Tasks to carry out –
- A) Answer each question below from the article on procedural issues in personal injury cases, one answer per line and marked to match.
(i) In New York, what is the statute of limitations for medical malpractice cases?
(ii) Why do injury victims often add multiple defendants to their lawsuits?
(iii) What does jurisdiction refer to?
- B) Write the next part of the article on procedural issues in personal injury cases, picking up after its final sentence.

Page text –
========
Procedural Issues That Could Hurt Your Personal Injury Case

Injury victims typically have recourse to important forms of compensation when they are harmed by others. However, compensation is never automatic, even when liability is clear. Instead, injury victims must follow various procedures when pursuing compensation. Failure to abide by the regulations can and often does result in issues with collecting compensation.

If you or someone you love has been injured by someone else, pay close attention to the information that follows. It could help you avoid some of the procedural issues that end up hurting injury victims’ claims for compensation.

The Statute of Limitations

A statute of limitations is a time limit that dictates how much time a person has to take legal action in a case.

In New York, the statute of limitations for personal injury cases is three years for standard cases and two years and six months for medical malpractice cases. If an injury victim fails to take legal action within this period of time, they typically lose the ability to pursue damages.

To prevent statute of limitations issues from causing problems with their claim, injury victims should act swiftly in their pursuit of compensation by immediately reaching out to an experienced personal injury lawyer for help.

Suing the Wrong Party

Suing the wrong party will set your compensation claim back quite a bit. In order to bring a successful injury claim against a party, said party must bear some responsibility for the incident. However, some claimants add parties to their suits who should bear no legal responsibility for their losses.

This error happens often when injury victims add multiple defendants to their lawsuits, often in an attempt to tap into “big pockets.”

For example, a negligent truck driver’s employer would most assuredly have more resources than their driver employee. So an injury victim might add the employer to the lawsuit under a theory of vicarious liability. However, this would be an error when the truck driver is only an independent contractor and not an employee.

The same error sometimes happens in the medical profession. Many medical malpractice victims sue the hospital along with the professionals who harmed them. However, since many medical professionals are independent contractors, the hospitals they serve are not on the hook vicariously.

Lack of Jurisdiction

Jurisdiction refers to the power of a court to hear a legal issue. When a court does not have jurisdiction over a matter, it may not hear or rule in said matter. For example, if a person suffers a personal injury in Pennsylvania from a Pennsylvania-licensed physician, New York courts would not have jurisdiction to hear the case.
========
Source records:
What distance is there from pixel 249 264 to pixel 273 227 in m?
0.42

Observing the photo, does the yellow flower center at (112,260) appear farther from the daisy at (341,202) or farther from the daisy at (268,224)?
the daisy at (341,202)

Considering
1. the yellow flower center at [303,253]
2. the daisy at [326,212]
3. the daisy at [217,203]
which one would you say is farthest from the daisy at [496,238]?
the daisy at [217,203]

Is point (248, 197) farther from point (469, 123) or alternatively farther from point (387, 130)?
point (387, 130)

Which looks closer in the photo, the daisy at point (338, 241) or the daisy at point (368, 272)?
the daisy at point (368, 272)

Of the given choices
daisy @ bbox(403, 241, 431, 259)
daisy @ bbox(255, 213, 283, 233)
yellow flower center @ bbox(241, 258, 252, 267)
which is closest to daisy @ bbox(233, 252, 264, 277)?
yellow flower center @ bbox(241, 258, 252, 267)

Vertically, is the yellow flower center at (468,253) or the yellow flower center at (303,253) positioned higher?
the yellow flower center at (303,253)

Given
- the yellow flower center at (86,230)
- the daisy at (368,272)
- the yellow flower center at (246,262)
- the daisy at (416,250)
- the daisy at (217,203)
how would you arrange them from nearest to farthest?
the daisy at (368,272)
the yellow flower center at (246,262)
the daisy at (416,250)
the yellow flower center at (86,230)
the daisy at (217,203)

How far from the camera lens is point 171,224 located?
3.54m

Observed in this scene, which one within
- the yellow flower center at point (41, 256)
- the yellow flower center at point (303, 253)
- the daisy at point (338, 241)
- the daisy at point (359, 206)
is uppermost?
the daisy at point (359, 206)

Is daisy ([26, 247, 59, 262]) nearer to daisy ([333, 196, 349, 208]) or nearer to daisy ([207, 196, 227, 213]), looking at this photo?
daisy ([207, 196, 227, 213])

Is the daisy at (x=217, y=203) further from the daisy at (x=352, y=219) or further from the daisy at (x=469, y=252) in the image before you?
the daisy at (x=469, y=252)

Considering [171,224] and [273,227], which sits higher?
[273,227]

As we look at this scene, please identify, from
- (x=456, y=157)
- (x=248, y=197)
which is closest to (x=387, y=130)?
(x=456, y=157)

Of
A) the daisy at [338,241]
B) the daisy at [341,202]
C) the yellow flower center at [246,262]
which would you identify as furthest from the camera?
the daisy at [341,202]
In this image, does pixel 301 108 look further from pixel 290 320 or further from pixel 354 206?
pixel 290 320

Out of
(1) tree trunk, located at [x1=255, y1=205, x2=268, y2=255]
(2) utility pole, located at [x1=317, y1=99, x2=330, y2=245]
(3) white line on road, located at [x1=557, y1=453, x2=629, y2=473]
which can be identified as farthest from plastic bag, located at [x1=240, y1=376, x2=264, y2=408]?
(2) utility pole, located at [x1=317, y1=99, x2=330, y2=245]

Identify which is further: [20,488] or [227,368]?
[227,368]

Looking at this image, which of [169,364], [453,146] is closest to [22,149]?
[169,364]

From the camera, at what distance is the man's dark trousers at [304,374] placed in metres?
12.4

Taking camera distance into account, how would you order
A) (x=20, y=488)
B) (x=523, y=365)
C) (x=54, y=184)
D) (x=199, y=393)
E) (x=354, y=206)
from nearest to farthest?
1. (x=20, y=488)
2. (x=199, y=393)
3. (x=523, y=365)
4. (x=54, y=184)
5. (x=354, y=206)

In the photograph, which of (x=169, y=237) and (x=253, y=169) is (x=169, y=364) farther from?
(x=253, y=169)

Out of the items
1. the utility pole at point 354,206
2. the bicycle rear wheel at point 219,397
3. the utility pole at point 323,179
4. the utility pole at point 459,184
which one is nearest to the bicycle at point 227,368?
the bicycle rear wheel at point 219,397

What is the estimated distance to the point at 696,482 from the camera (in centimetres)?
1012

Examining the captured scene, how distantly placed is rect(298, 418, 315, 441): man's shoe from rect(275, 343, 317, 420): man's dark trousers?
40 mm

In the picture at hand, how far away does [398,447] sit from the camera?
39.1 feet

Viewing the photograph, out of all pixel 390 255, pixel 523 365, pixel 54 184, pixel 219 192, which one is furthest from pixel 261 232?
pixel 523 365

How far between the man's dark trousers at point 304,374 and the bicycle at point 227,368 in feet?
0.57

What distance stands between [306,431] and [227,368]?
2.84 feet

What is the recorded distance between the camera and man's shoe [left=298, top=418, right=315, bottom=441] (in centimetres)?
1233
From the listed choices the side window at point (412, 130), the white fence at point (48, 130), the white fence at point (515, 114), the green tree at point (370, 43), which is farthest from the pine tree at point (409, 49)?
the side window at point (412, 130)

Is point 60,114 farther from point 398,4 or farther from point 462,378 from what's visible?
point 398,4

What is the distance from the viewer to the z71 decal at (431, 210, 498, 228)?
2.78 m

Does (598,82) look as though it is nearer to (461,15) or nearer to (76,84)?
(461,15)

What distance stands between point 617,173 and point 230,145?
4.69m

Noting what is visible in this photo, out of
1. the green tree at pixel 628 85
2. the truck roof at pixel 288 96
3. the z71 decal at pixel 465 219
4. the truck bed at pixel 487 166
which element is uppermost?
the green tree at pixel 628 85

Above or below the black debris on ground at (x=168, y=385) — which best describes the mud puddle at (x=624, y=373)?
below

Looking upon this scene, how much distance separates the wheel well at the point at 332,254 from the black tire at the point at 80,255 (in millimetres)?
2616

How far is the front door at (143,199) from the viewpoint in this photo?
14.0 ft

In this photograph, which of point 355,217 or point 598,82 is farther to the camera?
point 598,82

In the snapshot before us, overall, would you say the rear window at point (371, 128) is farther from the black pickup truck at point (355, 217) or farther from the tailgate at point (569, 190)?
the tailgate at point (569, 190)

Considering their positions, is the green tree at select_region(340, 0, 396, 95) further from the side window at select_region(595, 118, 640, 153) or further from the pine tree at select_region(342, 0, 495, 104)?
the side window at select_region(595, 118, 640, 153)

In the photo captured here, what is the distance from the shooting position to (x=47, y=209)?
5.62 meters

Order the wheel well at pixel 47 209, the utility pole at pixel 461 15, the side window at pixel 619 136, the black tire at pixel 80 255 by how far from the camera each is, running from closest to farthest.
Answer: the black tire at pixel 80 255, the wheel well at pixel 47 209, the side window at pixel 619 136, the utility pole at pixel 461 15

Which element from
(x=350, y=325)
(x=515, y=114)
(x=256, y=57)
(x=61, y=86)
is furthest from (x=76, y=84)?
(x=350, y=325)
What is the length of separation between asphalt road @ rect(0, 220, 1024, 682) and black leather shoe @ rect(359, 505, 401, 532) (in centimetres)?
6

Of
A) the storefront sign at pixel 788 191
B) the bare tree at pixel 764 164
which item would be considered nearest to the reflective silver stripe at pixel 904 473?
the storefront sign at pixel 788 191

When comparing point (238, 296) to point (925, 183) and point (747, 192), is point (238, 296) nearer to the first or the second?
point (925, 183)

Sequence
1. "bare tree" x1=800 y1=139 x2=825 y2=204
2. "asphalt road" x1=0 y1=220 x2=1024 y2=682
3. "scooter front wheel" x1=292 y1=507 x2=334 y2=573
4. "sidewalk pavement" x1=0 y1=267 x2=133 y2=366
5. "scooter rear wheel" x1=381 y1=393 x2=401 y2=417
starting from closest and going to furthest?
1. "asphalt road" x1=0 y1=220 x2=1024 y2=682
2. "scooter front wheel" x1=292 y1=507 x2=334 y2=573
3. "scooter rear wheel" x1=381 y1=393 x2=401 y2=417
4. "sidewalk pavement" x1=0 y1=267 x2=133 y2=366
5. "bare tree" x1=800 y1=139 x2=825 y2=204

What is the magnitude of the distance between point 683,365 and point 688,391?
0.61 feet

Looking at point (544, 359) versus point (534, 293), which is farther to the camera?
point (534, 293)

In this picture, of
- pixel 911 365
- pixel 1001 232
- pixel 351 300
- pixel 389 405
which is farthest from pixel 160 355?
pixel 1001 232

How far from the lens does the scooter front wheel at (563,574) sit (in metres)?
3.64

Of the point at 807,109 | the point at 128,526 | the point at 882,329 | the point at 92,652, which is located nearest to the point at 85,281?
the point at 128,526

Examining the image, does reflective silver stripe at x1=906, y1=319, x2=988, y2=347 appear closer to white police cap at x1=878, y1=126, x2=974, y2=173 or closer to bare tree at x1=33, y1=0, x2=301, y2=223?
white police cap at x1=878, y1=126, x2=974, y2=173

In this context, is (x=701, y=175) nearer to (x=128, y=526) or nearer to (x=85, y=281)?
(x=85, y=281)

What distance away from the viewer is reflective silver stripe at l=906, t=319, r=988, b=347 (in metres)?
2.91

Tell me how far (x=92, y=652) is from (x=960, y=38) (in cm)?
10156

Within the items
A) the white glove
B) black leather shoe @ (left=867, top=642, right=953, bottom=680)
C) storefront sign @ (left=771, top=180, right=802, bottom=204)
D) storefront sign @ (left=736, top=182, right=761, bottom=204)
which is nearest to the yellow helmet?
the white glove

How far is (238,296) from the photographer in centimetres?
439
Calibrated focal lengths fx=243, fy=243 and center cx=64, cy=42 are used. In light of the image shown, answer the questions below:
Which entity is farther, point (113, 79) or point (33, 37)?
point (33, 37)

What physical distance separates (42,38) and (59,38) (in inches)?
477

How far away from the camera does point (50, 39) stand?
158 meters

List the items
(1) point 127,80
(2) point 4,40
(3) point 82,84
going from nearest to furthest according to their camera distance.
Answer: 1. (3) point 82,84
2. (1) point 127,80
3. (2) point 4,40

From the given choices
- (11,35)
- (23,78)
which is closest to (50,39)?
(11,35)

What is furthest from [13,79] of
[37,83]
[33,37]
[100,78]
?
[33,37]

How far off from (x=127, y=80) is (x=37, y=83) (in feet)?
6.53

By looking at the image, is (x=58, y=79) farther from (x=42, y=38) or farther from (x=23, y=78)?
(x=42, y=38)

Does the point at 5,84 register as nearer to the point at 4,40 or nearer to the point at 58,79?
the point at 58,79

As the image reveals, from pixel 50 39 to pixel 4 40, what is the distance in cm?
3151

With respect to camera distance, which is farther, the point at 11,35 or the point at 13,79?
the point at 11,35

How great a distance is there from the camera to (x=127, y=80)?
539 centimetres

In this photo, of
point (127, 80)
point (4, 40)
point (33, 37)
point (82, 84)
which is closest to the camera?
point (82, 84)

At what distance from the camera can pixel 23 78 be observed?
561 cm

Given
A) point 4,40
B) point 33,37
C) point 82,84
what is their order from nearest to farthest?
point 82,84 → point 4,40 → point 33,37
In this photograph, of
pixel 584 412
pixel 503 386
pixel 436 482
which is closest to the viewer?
========
Written answers –
- A)
(i) Two years and six months.
(ii) To try to tap into "big pockets."
(iii) The power of a court to hear a legal issue.

- B)
Although jurisdiction seems straightforward in many cases, it is often a tricky issue, especially when parties from multiple states are involved.

Inadmissible Evidence

As you well know, evidence is crucial in court cases. However, there are numerous rules and laws that govern the admissibility of evidence in New York. Failure to follow these precepts can lead to evidence being deemed inadmissible.

For example, expert witnesses present powerful evidence in personal injury cases. However, without properly establishing the qualifications of the expert, their evidence may be ruled inadmissible.

Improper Complaint

There are strict requirements when it comes to filing complaints in New York and around the country. Formatting and procedural requirements govern how complaints are to be submitted and what information they are to contain. Running afoul of these requirements can result in a dismissed claim.

One of the most important aspects of filing a proper complaint is to actually state a valid claim. For example, if you are suing someone for a slip and fall accident, you must structure your statements in a way that details the precise nature of the claim and other important requirements, such as damages. Without these elements, the judge will likely dismiss the claim.

Refusal to Comply With Discovery

Discovery is the process whereby parties to a lawsuit demand evidence of one another to build their cases. In some cases, claimants refuse to comply with the other party’s discovery requests, which opens them up to sanctions and other penalties.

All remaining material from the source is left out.